### WHAT TO DO
From the line containing "Looking carefully, would" down to the final line of the entries below, quote every line verbatim. Exclude pictures.

### THE INPUT
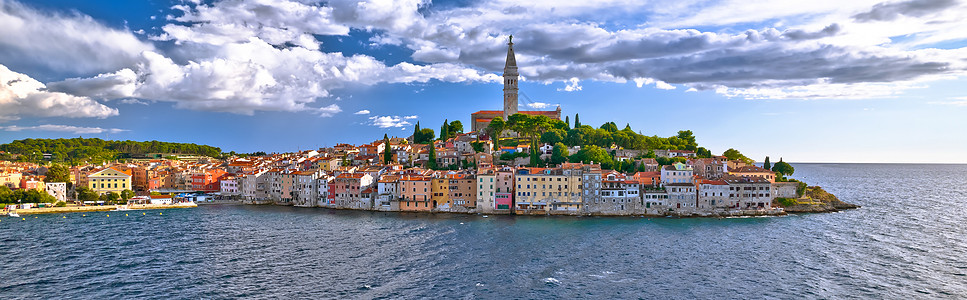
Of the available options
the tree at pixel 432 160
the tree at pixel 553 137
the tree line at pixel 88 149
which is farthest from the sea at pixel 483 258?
the tree line at pixel 88 149

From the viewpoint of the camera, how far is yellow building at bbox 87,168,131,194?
56125 mm

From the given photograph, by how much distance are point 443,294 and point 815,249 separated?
69.4ft

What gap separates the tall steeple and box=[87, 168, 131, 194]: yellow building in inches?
1882

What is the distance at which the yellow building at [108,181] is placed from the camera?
2210 inches

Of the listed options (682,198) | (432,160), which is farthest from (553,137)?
(682,198)

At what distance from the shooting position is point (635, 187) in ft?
145

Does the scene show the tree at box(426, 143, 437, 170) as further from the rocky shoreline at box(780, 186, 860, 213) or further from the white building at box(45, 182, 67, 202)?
the white building at box(45, 182, 67, 202)

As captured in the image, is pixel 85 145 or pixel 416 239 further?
pixel 85 145

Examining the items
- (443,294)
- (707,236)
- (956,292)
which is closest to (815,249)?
(707,236)

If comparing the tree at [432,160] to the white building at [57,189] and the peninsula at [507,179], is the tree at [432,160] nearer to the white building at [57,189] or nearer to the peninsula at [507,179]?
the peninsula at [507,179]

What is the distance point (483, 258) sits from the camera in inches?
1089

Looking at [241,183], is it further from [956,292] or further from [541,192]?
[956,292]

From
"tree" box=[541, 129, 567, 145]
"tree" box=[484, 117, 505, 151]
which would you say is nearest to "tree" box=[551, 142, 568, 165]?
"tree" box=[541, 129, 567, 145]

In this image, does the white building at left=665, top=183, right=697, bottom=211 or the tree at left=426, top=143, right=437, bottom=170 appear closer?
the white building at left=665, top=183, right=697, bottom=211
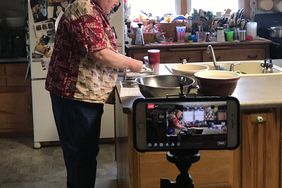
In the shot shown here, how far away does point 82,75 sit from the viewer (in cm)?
237

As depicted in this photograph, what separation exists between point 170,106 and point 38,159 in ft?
8.62

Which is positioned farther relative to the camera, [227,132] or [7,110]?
[7,110]

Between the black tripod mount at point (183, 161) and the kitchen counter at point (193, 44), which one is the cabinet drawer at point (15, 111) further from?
the black tripod mount at point (183, 161)

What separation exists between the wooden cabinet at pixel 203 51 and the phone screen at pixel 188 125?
299 centimetres

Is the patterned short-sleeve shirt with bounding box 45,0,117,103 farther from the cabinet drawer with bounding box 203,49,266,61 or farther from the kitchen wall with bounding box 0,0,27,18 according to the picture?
the kitchen wall with bounding box 0,0,27,18

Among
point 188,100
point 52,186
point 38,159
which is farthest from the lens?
point 38,159

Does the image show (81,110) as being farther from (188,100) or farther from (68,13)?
(188,100)

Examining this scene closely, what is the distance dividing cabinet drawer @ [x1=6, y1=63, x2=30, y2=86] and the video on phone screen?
2.97 meters

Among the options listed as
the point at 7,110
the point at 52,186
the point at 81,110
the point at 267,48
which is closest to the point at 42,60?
the point at 7,110

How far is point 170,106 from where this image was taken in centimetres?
142

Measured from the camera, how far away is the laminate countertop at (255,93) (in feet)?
7.30

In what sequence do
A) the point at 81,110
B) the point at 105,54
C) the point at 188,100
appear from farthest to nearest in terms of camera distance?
the point at 81,110 → the point at 105,54 → the point at 188,100

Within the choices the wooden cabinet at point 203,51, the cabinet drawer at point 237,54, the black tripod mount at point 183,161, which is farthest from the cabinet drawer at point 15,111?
the black tripod mount at point 183,161

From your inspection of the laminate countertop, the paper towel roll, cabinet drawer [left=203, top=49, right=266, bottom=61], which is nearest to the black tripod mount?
the laminate countertop
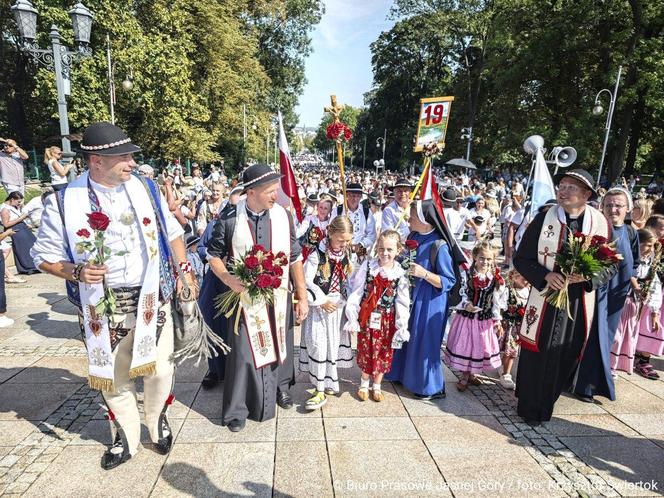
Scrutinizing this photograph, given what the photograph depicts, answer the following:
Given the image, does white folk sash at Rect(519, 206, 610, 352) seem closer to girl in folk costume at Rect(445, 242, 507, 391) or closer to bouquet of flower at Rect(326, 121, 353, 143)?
girl in folk costume at Rect(445, 242, 507, 391)

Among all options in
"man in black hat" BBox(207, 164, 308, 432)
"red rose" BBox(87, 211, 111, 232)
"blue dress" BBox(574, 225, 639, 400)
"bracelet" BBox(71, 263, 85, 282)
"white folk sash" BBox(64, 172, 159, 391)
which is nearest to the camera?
"red rose" BBox(87, 211, 111, 232)

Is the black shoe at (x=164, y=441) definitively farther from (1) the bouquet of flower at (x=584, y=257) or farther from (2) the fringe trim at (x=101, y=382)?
(1) the bouquet of flower at (x=584, y=257)

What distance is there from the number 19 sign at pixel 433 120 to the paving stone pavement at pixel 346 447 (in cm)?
296

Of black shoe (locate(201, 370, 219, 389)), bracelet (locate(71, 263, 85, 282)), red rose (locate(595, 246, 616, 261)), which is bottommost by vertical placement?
black shoe (locate(201, 370, 219, 389))

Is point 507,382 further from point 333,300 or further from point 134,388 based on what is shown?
point 134,388

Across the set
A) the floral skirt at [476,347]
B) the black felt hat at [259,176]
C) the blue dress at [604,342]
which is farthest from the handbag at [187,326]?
the blue dress at [604,342]

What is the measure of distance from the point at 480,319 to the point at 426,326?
2.31 feet

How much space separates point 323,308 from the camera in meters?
3.83

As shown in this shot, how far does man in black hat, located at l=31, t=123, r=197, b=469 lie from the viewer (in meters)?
2.73

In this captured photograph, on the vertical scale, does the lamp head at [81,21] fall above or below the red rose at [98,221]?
above

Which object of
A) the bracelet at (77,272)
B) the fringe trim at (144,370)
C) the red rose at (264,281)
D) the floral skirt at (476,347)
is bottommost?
the floral skirt at (476,347)

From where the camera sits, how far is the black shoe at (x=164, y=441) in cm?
321

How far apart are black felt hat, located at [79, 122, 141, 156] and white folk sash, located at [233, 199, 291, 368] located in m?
1.03

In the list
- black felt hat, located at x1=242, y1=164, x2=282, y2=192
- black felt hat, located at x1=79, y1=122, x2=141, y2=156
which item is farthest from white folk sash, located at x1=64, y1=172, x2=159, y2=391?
black felt hat, located at x1=242, y1=164, x2=282, y2=192
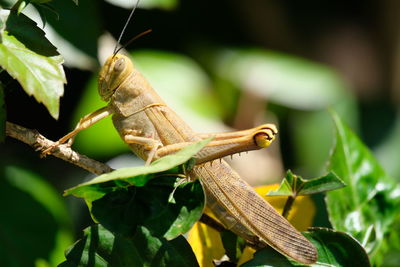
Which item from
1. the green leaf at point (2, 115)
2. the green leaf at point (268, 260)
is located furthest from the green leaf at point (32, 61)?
the green leaf at point (268, 260)

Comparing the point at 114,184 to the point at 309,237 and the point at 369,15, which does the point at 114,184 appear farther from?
the point at 369,15

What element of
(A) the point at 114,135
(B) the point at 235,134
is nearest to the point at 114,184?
(B) the point at 235,134

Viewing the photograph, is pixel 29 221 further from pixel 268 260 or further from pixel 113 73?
pixel 268 260

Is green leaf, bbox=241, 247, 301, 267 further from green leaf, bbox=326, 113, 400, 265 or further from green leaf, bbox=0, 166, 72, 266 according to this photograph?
green leaf, bbox=0, 166, 72, 266

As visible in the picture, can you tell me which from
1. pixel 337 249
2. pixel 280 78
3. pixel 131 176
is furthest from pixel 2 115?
pixel 280 78

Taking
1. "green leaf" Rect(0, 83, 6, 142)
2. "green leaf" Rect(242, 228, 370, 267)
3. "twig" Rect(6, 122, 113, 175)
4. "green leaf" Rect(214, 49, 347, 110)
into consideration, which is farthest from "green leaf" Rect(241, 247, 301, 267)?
"green leaf" Rect(214, 49, 347, 110)

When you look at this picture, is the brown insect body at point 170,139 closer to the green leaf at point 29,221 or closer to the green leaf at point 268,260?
the green leaf at point 268,260
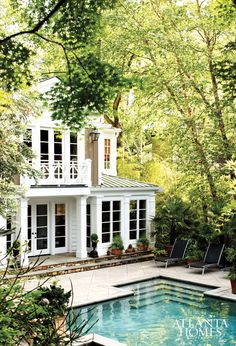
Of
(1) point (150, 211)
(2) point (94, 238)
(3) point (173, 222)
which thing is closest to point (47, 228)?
(2) point (94, 238)

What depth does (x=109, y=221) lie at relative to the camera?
1908 cm

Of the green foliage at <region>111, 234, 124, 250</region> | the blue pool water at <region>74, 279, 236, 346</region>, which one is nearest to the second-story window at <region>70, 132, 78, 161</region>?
the green foliage at <region>111, 234, 124, 250</region>

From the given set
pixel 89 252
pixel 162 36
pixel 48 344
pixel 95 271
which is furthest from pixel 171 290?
pixel 48 344

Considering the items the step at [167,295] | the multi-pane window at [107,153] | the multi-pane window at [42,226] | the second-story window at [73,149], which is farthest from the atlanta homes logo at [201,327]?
the multi-pane window at [107,153]

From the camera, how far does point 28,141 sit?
16.9m

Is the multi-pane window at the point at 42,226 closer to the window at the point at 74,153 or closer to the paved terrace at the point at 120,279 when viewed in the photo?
the window at the point at 74,153

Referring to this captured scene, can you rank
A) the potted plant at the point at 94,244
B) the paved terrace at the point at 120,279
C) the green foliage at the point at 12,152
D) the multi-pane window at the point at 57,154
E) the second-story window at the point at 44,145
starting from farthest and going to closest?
the potted plant at the point at 94,244 < the multi-pane window at the point at 57,154 < the second-story window at the point at 44,145 < the green foliage at the point at 12,152 < the paved terrace at the point at 120,279

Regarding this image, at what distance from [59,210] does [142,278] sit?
18.5 feet

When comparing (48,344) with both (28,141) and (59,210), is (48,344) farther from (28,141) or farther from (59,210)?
(59,210)

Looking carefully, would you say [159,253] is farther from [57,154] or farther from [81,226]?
[57,154]

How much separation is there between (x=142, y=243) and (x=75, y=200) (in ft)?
11.8

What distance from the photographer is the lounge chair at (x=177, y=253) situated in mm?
17231

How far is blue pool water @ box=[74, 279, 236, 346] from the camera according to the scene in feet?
31.7

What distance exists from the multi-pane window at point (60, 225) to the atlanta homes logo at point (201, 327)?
883 centimetres
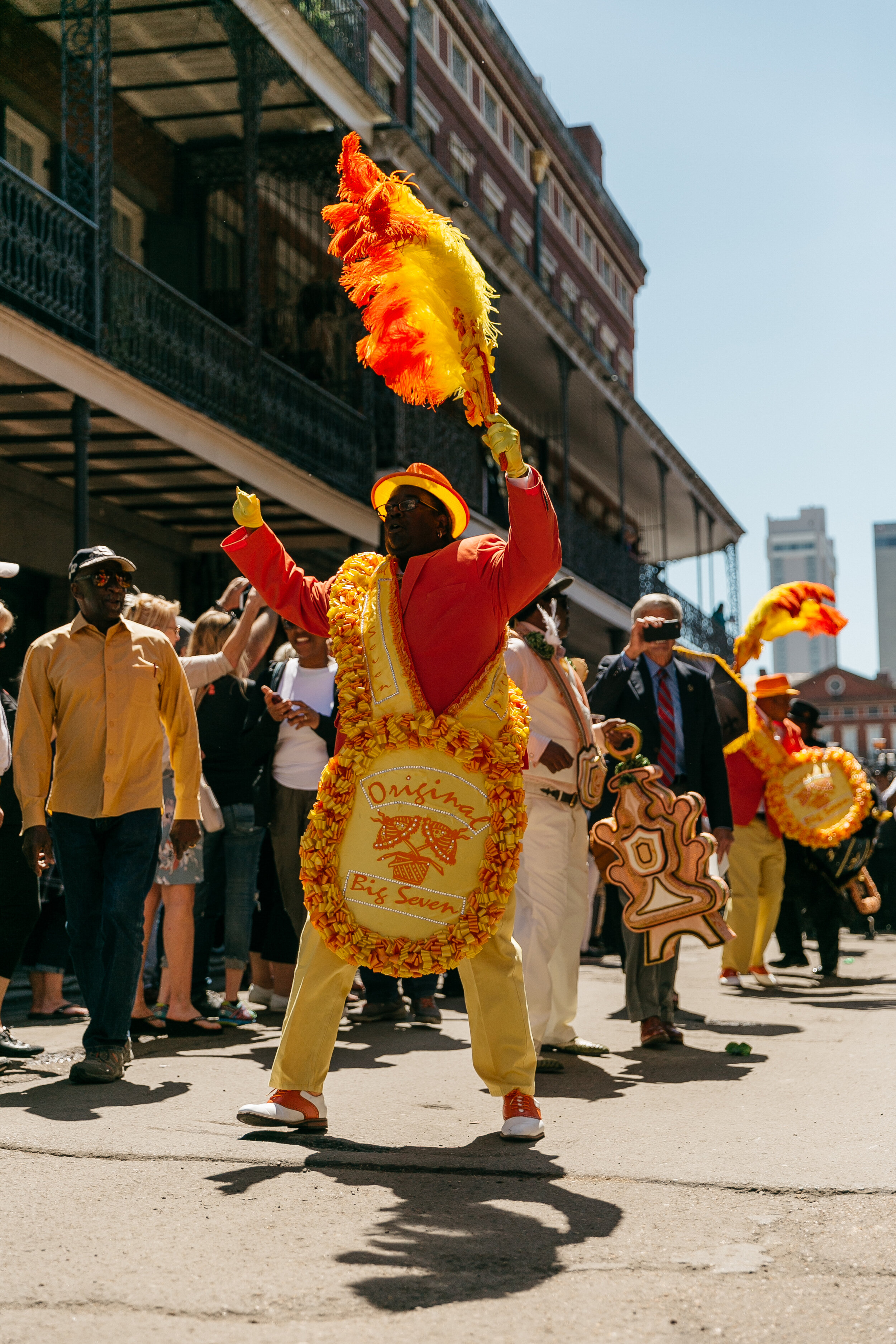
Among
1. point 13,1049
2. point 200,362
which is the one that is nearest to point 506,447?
point 13,1049

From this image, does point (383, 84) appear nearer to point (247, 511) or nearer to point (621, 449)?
point (621, 449)

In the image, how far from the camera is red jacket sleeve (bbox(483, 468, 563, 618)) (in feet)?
14.2

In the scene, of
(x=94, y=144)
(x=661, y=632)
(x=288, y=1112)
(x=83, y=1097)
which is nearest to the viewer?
(x=288, y=1112)

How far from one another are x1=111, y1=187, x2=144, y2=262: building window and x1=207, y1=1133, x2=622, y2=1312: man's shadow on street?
1369 cm

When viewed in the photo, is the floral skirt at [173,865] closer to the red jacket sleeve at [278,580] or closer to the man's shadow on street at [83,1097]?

### RESULT BELOW
Looking carefully, would you say [159,253] is farther from [57,154] or farther from [81,226]?
[57,154]

How much separation is there between (x=142, y=243) and (x=75, y=200) (in ft)?
11.8

What distance from the photographer is the lounge chair at (x=177, y=253) situated in mm?
17231

How far is blue pool water @ box=[74, 279, 236, 346] from the camera according to the scene in feet?
31.7

What distance exists from the multi-pane window at point (60, 225) to the atlanta homes logo at point (201, 327)?
883 centimetres
Among
1. point 13,1049
2. point 200,362
which is the one that is nearest to point 506,447?
point 13,1049

From this image, does point (383, 84) appear nearer to point (247, 511) or nearer to point (621, 449)?
point (621, 449)

In the image, how far from the camera is red jacket sleeve (bbox(483, 468, 563, 618)) (in feet)?
14.2

In the scene, of
(x=94, y=144)
(x=661, y=632)
(x=288, y=1112)
(x=83, y=1097)
which is nearest to the viewer?
(x=288, y=1112)

How far from one another are x1=111, y1=187, x2=144, y2=262: building window and x1=207, y1=1133, x2=622, y2=1312: man's shadow on street?
1369 cm

When viewed in the photo, is the floral skirt at [173,865] closer to the red jacket sleeve at [278,580] or closer to the man's shadow on street at [83,1097]?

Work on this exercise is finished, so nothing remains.